Rickey disait: « Si j'ai de la quantité, j'aurai de la qualité. » Cet avantage s'est révélé déterminant en temps de guerre. En 1945, ils ont terminé deuxièmes derrière les Cubs de Chicago. Il faut toutefois noter qu'il s'agit de la seule saison durant laquelle les Cards n'ont pu compter sur Stan Musial, qui était alors le meilleur frappeur du circuit. Quant aux Cubs, ils ont profité d'un coup de chance avec quelques vétérans au monticule qui en étaient à leurs derniers milles et qui ont bénéficié d'un calibre moins élevé pour élever leurs statistiques. En effet, Claude Passeau, Paul Derringer et Ray Prim avaient amassé un total de 46 victoires. Le plus jeune du groupe, Passeau, avait 36 ans!
Dans l'Américaine, la profondeur a aussi aidé les Yankees de New York, champions en 1942 et 1943. À cette époque, chaque jeune joueur de baseball voulait devenir Babe Ruth et donc jouer avec les Yankees, qui n'avaient ainsi aucun mal à recruter les meilleurs espoirs.
Puis en 1944, surprise, les Browns de St. Louis remportent le seul titre de leur histoire (ils en remporteraient plusieurs par contre après leur déménagement à Baltimore en 1955). Les Browns étaient considérés par plusieurs comme était la pire organisation du baseball. De 1930 à 1941, ils n'ont jamais été près de jouer pour ,500. Puis à partir de 1942, ils ont connu quatre saisons fort respectables, jouant trois fois pour au moins ,500.
Comment expliquer ces succès?
C'est que les Browns avaient été moins affectés par le départ des joueurs vers l'armée. Certains observateurs avançaient même cruellement que les joueurs des Browns étaient tellement mauvais que même l'armée n'en voulait pas! N'empêche, ceux qui sont restés ont permis à l'équipe d'être compétitive avant de retomber dans les vieilles habitudes à partir de 1946. Ils n'ont d'ailleurs jamais atteint un dossier de ,500 avant le départ de la concession pour Baltimore.

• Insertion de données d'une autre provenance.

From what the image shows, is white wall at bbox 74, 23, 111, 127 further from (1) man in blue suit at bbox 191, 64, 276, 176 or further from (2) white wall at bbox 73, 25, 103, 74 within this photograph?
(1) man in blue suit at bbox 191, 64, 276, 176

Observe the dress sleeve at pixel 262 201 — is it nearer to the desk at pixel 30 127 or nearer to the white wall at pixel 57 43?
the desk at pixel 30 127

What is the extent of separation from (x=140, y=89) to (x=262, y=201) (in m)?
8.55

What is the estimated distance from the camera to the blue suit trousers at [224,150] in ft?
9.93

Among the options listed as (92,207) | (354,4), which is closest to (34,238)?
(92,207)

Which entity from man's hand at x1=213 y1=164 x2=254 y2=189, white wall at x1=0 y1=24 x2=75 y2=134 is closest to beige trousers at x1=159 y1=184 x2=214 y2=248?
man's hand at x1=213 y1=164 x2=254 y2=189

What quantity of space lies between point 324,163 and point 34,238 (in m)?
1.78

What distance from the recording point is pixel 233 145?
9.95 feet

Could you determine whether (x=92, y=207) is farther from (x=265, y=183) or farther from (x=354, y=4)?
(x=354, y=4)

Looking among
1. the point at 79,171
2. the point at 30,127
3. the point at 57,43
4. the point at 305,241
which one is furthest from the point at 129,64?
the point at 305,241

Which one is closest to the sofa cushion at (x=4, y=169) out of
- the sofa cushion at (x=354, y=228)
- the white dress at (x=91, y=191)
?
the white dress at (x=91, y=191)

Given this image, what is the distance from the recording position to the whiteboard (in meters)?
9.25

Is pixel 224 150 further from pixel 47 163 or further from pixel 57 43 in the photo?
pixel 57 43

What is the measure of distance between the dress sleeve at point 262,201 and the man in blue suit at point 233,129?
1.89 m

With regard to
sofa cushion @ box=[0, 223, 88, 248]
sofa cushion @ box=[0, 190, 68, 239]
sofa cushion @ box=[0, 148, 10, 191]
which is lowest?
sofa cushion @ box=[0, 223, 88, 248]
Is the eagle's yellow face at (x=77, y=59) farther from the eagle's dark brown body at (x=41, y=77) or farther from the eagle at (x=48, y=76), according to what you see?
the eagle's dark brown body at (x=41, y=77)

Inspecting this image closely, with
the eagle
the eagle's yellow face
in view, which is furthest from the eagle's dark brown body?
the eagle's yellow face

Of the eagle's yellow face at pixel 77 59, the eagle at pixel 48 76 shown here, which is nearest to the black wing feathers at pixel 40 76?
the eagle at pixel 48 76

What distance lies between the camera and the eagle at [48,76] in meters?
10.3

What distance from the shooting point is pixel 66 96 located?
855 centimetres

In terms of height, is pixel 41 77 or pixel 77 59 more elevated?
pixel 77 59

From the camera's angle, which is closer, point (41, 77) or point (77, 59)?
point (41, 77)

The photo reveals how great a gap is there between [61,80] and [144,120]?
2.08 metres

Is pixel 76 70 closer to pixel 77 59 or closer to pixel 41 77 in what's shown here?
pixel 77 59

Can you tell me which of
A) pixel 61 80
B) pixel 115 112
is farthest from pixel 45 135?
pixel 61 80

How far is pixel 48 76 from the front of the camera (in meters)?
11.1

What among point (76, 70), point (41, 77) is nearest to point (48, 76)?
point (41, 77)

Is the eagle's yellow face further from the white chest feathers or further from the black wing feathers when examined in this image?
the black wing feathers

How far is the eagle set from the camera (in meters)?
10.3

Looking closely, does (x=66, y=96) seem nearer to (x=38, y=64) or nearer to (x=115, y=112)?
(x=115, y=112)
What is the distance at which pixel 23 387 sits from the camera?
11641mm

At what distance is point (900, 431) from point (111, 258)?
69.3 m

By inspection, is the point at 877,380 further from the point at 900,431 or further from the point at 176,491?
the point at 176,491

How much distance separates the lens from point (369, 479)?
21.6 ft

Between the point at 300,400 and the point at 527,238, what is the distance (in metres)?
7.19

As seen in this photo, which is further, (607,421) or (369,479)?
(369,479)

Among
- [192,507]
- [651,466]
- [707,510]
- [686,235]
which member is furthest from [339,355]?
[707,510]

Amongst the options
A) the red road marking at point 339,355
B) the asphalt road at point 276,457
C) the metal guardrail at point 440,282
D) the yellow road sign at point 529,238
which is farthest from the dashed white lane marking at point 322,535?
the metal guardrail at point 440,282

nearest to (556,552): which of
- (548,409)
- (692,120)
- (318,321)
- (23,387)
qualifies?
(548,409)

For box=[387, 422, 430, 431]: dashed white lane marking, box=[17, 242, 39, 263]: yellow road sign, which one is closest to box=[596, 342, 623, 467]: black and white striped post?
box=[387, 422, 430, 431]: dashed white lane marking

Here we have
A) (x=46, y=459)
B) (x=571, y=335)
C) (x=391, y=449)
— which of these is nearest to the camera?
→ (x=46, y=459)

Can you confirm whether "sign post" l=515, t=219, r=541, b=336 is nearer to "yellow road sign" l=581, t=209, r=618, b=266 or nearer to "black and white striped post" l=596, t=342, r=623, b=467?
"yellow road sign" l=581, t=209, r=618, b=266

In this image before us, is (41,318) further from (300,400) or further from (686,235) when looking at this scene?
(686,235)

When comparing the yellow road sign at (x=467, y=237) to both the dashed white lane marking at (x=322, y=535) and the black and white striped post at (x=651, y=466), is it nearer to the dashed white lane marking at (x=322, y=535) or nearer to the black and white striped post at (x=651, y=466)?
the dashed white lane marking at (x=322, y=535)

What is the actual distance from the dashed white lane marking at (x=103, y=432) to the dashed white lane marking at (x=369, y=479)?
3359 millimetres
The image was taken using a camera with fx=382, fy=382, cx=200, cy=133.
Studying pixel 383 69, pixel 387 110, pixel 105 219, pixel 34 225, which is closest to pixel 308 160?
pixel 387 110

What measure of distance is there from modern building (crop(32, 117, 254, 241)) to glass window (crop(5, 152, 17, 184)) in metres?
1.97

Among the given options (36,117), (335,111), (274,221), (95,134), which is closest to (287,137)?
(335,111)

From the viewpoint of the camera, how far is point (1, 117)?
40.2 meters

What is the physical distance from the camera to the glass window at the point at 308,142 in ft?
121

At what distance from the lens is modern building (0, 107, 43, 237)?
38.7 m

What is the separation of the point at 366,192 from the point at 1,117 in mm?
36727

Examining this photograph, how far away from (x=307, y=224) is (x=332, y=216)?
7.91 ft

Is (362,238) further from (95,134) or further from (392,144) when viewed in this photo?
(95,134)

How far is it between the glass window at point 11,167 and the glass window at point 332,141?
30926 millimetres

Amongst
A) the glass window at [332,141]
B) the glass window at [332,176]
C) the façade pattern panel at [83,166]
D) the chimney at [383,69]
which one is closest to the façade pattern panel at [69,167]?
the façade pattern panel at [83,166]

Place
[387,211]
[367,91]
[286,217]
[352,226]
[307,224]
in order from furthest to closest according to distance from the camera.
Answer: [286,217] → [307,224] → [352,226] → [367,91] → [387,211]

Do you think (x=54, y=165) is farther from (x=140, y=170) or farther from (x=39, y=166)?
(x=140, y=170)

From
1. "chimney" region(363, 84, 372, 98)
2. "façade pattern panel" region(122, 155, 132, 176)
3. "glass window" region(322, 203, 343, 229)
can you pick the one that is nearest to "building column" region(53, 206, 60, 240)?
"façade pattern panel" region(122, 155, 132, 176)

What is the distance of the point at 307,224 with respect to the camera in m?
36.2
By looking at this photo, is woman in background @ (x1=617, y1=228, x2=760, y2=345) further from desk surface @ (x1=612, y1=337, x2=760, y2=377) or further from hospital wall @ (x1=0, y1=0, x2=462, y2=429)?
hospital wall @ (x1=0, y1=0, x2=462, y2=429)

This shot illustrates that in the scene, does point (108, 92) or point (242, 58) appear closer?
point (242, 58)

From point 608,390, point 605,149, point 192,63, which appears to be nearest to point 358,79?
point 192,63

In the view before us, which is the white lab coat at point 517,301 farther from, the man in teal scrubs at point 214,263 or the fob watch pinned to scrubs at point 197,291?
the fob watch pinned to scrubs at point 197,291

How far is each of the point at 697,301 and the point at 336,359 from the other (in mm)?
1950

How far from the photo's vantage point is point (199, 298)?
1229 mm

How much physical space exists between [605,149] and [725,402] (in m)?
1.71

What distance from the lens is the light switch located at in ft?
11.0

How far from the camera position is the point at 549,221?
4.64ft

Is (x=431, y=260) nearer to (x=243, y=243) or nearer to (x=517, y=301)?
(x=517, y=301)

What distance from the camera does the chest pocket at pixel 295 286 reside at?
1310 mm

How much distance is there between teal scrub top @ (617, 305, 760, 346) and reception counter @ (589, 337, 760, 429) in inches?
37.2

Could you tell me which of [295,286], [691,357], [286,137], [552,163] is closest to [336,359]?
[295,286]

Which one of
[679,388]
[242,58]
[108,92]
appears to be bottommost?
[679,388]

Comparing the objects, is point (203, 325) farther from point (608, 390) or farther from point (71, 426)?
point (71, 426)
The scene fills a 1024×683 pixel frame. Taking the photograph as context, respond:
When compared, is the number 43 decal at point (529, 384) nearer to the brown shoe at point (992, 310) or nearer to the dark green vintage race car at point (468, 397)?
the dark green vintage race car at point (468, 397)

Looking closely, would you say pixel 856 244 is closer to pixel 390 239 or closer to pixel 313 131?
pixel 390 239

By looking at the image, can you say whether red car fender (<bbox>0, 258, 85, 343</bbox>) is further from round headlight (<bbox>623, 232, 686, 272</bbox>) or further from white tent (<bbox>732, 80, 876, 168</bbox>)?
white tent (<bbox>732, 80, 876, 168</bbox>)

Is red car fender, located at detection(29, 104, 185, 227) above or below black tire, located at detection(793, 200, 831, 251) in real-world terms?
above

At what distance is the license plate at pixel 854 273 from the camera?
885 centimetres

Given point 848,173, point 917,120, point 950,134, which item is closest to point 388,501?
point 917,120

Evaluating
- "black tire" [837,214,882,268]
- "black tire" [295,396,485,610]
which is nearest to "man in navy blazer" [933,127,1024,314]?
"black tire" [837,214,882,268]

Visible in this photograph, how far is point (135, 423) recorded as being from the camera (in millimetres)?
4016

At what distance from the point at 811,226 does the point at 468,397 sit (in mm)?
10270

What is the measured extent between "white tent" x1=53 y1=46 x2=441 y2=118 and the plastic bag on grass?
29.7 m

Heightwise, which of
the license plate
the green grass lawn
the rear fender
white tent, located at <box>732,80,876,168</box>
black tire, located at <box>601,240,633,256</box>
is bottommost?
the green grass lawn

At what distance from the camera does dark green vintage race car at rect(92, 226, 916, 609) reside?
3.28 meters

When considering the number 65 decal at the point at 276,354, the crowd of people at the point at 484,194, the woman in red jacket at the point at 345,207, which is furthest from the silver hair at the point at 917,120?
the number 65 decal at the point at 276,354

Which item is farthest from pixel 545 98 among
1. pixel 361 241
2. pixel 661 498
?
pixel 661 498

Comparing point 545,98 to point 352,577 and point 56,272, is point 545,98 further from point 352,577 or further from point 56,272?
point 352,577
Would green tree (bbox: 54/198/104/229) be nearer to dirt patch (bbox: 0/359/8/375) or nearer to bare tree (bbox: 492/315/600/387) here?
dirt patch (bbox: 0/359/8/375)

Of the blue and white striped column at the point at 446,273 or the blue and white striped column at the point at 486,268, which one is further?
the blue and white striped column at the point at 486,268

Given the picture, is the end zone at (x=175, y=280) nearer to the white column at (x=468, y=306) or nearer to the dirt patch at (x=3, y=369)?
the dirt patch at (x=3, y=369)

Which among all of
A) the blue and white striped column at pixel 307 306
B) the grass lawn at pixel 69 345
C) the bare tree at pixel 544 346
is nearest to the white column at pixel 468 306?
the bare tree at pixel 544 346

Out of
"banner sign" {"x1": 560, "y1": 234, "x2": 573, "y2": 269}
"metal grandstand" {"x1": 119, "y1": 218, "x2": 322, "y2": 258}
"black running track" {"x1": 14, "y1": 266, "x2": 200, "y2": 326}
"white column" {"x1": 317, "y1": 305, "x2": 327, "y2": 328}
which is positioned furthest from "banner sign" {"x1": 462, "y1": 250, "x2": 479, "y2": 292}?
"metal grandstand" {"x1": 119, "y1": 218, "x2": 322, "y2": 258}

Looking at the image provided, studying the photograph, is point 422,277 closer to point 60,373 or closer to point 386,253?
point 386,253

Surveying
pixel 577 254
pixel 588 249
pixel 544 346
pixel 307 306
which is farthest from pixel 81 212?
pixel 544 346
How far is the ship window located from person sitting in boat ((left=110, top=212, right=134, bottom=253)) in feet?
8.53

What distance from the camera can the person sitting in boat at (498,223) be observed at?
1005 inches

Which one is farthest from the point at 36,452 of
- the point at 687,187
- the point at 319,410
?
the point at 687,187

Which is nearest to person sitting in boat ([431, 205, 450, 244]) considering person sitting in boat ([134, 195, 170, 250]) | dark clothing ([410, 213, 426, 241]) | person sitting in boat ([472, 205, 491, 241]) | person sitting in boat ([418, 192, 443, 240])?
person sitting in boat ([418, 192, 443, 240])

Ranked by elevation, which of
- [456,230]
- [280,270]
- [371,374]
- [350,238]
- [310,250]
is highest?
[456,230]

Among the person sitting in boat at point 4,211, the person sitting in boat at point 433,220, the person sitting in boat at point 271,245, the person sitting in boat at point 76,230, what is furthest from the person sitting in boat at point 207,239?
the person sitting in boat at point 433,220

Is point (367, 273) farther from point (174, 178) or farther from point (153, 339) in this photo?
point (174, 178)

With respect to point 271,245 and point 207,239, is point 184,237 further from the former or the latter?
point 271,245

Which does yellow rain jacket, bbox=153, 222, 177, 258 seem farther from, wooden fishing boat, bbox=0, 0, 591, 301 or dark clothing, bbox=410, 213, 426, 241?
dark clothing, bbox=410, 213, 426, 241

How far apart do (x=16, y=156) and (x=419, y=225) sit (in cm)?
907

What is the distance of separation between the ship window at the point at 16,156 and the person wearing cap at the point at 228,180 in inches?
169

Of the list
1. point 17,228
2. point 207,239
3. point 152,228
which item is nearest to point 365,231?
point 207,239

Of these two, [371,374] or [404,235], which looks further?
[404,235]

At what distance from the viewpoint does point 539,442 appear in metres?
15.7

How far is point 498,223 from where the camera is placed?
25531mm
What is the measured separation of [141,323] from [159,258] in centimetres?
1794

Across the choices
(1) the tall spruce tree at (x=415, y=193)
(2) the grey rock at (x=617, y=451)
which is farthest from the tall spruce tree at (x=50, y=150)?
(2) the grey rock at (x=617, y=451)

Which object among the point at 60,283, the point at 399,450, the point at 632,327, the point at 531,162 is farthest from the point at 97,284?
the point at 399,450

Et finalement en 1945, les Tigers de Detroit ont profité du retour de leur joueur-vedette Hank Greenberg pour enlever le titre. Greenberg, d'origine juive, avait été un des premiers joueurs à s'enrôler pour l'armée après Pearl Harbor.
Il n'y a évidemment pas de surprise lorsqu'on affirme que la profondeur de chacune des équipes sera déterminante dans la suite des choses en 2020. Ce petit retour en arrière le confirme. L'autre aspect important sera l'identité des joueurs réguliers qui seront absents, que ce soit par retrait personnel ou encore en raison de blessures. Dans un échantillon de 60 matchs, il n'est pas impossible qu'un autre joueur connaisse une séquence exceptionnelle tandis que généralement, on sait à quoi s'attendre sur une période de 162 matchs. Bref, encore beaucoup d'incertitudes, mais n'est-ce pas ce qui fait la beauté du sport?